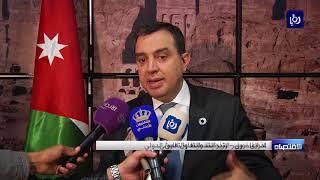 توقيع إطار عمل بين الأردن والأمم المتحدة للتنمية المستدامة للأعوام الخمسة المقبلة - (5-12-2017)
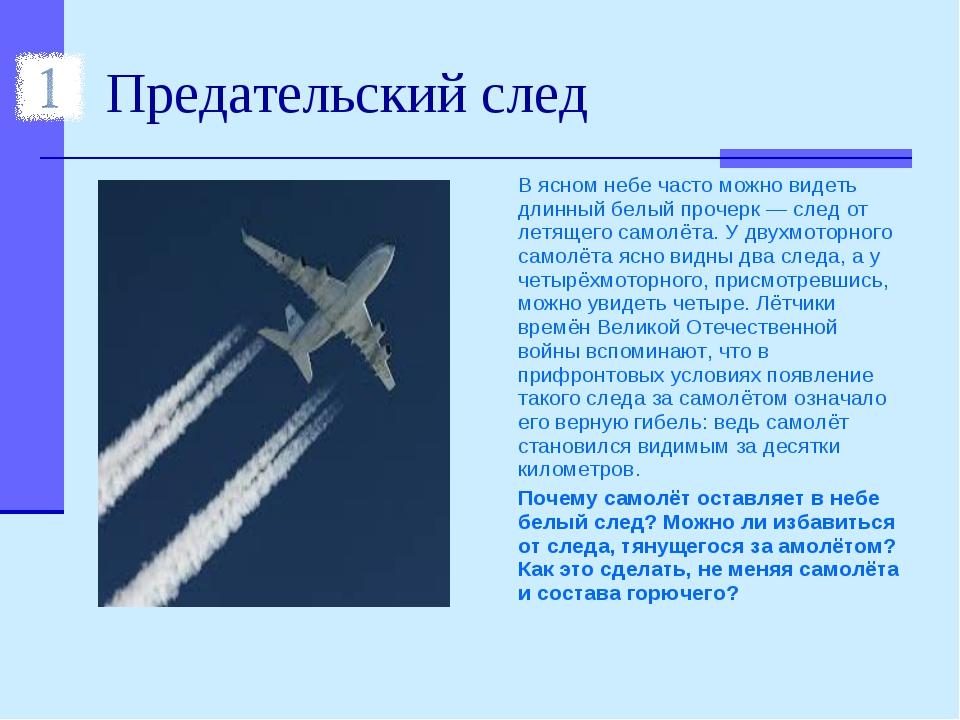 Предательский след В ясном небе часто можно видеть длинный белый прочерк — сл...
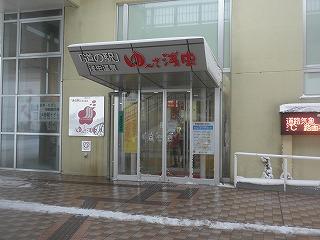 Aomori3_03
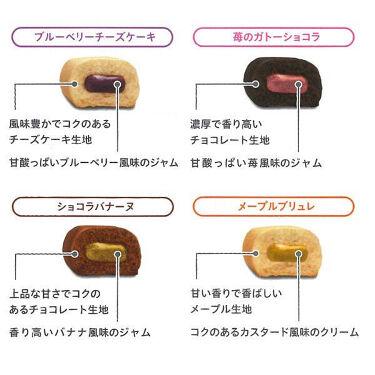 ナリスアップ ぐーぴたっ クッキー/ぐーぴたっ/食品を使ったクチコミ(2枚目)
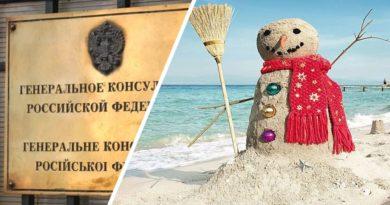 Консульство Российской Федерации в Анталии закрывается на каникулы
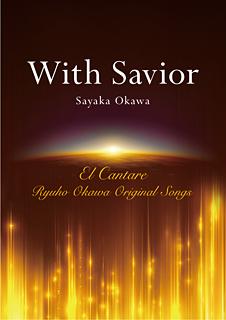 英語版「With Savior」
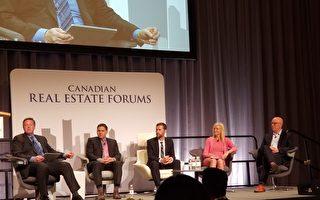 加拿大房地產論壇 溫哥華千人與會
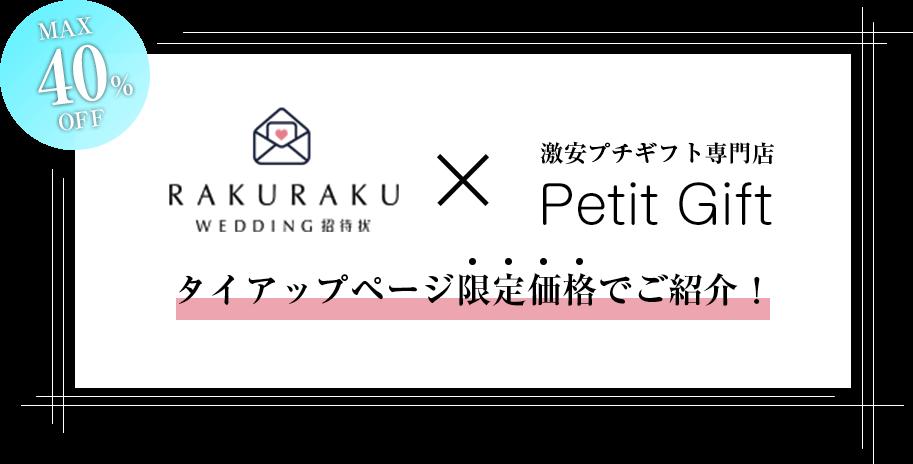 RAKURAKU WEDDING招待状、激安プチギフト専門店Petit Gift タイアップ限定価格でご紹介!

§

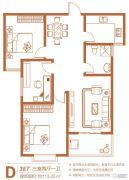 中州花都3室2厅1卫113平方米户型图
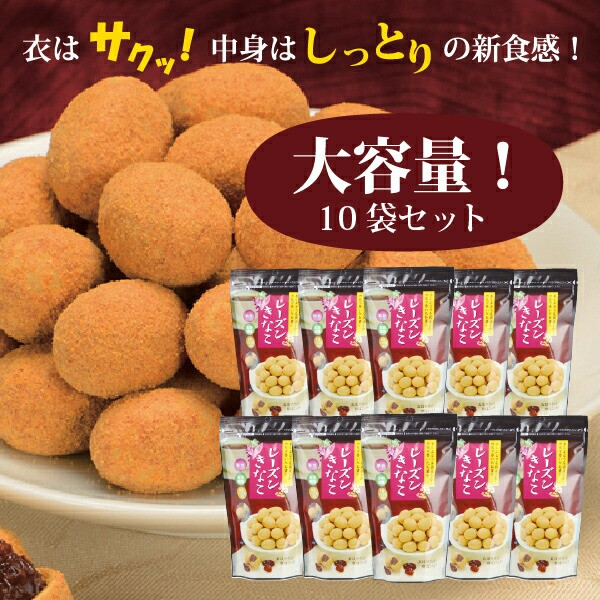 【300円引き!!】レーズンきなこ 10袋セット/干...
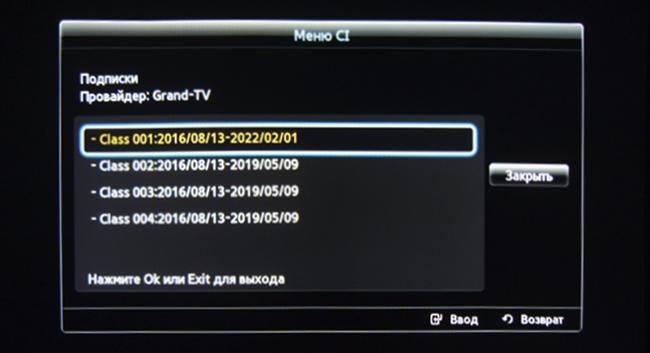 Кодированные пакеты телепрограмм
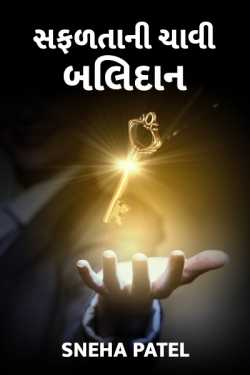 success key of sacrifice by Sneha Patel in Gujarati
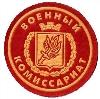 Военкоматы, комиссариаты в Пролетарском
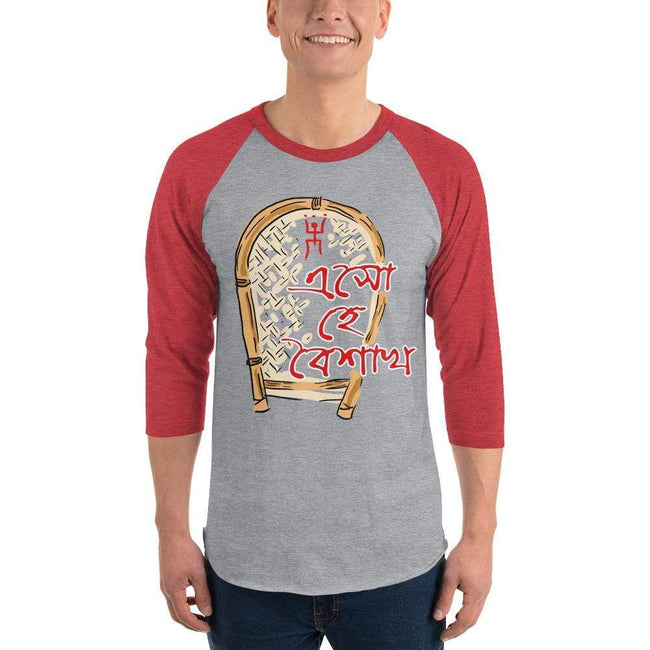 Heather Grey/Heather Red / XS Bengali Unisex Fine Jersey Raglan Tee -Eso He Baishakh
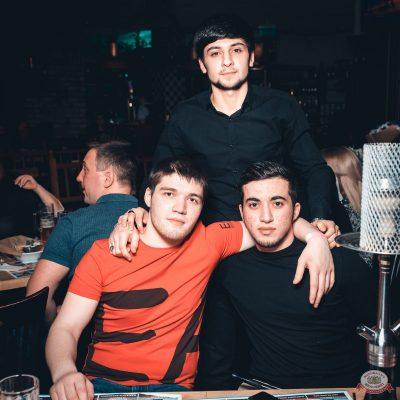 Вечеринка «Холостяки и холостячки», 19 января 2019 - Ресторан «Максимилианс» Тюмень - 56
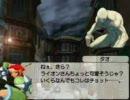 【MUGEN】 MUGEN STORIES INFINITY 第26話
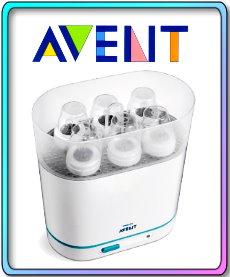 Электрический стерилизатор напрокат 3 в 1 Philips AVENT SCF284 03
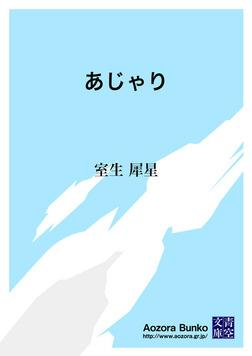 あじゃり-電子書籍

§

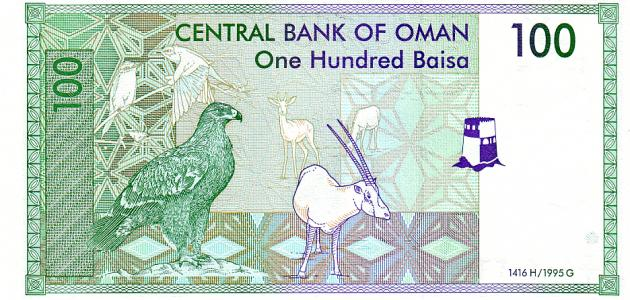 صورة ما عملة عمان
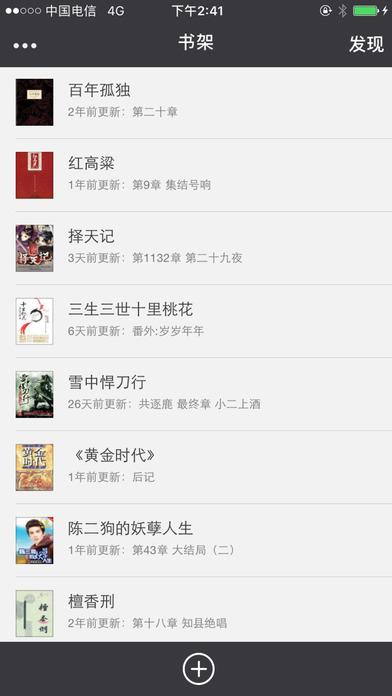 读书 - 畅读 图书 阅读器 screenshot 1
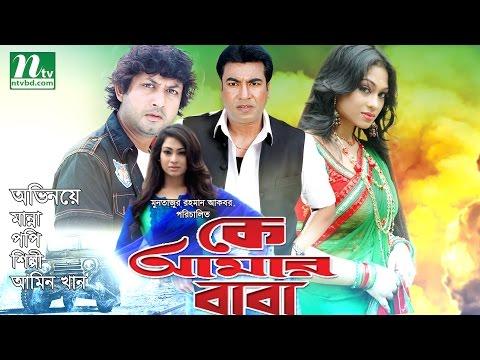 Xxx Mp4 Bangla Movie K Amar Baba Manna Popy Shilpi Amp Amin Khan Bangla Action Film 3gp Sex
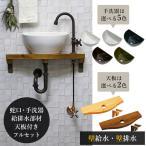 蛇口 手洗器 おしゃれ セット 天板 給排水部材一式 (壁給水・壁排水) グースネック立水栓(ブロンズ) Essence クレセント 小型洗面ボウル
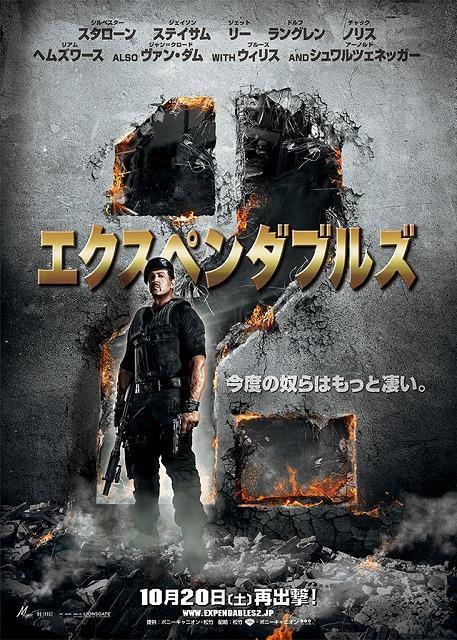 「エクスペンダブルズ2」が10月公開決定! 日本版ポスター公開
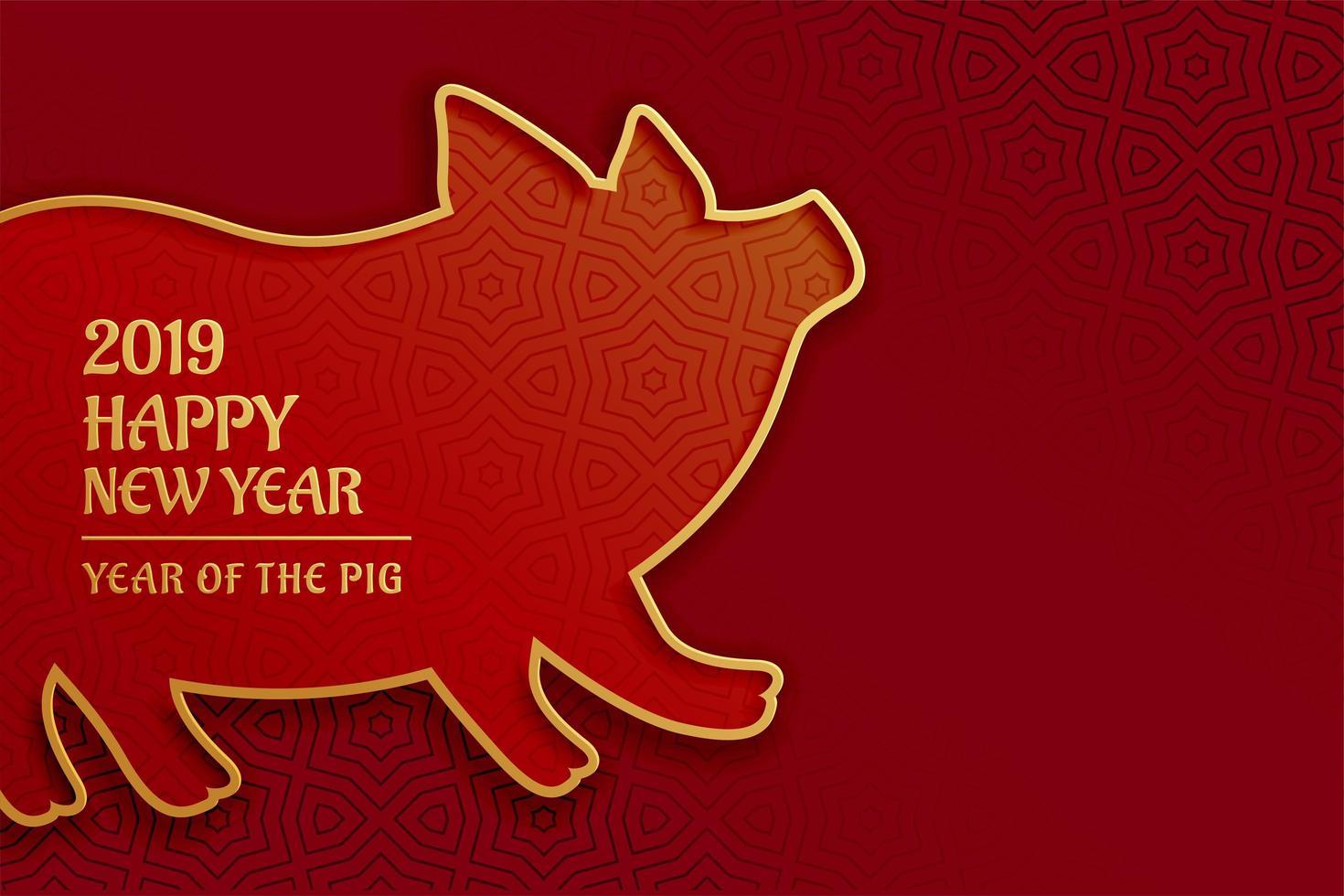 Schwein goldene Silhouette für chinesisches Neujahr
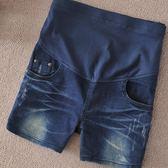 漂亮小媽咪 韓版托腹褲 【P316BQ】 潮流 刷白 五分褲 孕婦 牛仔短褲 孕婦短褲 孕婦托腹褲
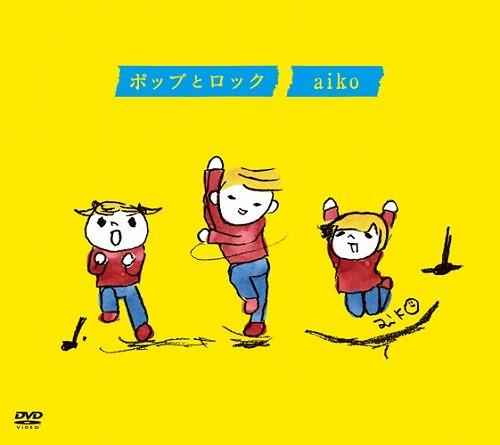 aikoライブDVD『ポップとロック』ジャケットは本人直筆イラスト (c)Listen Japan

§

Exercise requirements:
Those lines of the records above that run from the one containing "صورة ما عملة عمان" through the one containing "aikoライブDVD『ポップとロック』ジャケットは本人直筆イラスト (c)Listen Japan" should be returned exactly, with no pictures among them.

Expected answer:
 صورة ما عملة عمان
 读书 - 畅读 图书 阅读器 screenshot 1
 Xxx Mp4 Bangla Movie K Amar Baba Manna Popy Shilpi Amp Amin Khan Bangla Action Film 3gp Sex
 蛇口 手洗器 おしゃれ セット 天板 給排水部材一式 (壁給水・壁排水) グースネック立水栓(ブロンズ) Essence クレセント 小型洗面ボウル
 「エクスペンダブルズ2」が10月公開決定! 日本版ポスター公開
 Schwein goldene Silhouette für chinesisches Neujahr
 漂亮小媽咪 韓版托腹褲 【P316BQ】 潮流 刷白 五分褲 孕婦 牛仔短褲 孕婦短褲 孕婦托腹褲
 aikoライブDVD『ポップとロック』ジャケットは本人直筆イラスト (c)Listen Japan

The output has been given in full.